Saakashvili razzle-dazzles voters with tax-paid grand party

A grand concert has rocked the Republic of Georgia. But with the economy struggling and unemployment running rampant, some Georgians question how their president managed to cough up the cash for such a spectacle.

The state-funded pop concert in Batumi, which featured some big names, like Enrique Iglesias, has certainly hit the MTV generation. And it was not the first time the President has cozied up to stars to try to win popularity.

“Mr. Saakashvili is a very smart specialist of modern PR. He knows how to establish an autocratic regime inside the country, but at the same time how to make propaganda for Western diplomats and governments,” explains Kakha Kukava from the opposition Free Georgia political party.

The PR-conscious president has often used music as a political weapon. His office commissioned a pop song about him ahead of the 2008 presidential election. It has the humble title Misha is Cool.

“Do you know any normal countries where the pop singers sing about the president?”
Kukava asks.

All these high-profile publicity stunts though come at a cost.

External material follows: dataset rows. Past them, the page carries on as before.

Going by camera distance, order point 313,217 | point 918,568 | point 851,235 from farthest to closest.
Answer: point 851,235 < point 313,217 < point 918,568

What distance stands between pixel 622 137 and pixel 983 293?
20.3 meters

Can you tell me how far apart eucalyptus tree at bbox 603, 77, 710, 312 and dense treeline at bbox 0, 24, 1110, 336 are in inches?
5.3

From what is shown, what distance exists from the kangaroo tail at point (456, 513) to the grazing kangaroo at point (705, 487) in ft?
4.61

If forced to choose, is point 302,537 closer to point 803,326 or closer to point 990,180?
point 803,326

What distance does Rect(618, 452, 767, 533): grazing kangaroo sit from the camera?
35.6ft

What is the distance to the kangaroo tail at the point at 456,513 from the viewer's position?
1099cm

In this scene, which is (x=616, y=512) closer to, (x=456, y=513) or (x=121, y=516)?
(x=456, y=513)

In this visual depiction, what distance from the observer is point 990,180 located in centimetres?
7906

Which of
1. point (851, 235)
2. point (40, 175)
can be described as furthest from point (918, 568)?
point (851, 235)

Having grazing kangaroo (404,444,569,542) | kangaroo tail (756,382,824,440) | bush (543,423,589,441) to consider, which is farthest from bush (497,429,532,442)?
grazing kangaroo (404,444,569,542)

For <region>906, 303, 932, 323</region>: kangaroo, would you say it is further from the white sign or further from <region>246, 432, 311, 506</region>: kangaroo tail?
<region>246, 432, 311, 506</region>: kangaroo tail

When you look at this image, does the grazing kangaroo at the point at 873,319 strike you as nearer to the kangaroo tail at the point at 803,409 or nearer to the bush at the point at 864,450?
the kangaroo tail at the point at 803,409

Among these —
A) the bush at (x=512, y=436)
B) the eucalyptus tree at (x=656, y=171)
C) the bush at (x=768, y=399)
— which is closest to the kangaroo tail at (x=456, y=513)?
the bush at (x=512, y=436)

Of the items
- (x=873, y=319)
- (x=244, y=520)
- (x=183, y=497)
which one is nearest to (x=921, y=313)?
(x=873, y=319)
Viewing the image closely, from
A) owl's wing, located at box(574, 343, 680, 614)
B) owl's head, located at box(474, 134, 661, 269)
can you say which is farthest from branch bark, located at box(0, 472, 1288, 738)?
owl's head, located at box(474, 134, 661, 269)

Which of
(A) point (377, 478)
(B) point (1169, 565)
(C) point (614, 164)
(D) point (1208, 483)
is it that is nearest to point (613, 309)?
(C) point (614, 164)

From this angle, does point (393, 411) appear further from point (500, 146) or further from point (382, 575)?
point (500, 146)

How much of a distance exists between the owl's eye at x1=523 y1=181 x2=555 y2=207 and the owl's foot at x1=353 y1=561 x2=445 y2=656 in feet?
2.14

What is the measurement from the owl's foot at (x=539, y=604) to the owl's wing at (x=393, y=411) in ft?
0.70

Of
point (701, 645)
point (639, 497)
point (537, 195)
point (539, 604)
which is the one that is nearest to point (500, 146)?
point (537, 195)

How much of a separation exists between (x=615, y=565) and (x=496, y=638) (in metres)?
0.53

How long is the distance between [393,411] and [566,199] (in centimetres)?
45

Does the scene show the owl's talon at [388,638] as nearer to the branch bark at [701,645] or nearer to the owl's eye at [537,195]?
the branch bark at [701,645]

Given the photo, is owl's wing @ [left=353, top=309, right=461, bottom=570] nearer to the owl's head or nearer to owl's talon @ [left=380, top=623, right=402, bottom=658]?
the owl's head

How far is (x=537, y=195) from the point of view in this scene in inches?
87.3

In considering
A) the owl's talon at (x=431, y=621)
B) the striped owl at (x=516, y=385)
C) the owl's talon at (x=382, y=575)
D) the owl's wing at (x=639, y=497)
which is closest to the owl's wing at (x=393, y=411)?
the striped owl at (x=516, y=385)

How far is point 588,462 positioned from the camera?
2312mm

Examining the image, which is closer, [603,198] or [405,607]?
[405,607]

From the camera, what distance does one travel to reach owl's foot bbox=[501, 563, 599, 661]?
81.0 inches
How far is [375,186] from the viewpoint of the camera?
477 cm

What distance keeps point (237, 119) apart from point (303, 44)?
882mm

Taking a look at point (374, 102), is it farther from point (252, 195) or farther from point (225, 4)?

“I don't know where they got the money to bring such stars to Georgia or pay for the equipment, because government funds come from the money of taxpayers like me, and according to law you can't take money from such funds,” says investigative journalist Irma Zarnadze.

But whilst the concert adverts will certainly have gained attention in the West for the country, Georgia is still a place where human rights violations are not uncommon.

International groups such as Human Rights Watch say that the government was responsible for widespread abuses last year. Police brutality, forced evictions of internally displaced people, bans on free assembly, media censorship and abnormally high conviction rates in courts are cited as serious concerns.

Police tactics were evident recently when a protest in the center of Tbilisi was violently dispersed. The incident sparked international calls for an independent investigation. But whilst none has been forthcoming, the government has found time to plough money and energy into hosting the pop concert.

And as the stars take to the stage, police brutality and lack of government accountability are issues seemingly being brushed under the red carpet.

It has been called the biggest party Georgia has ever seen, but critics of the event are quick to point out that all that glitz and glamour cannot distract fully from the very serious issues that still need to be addressed in the country.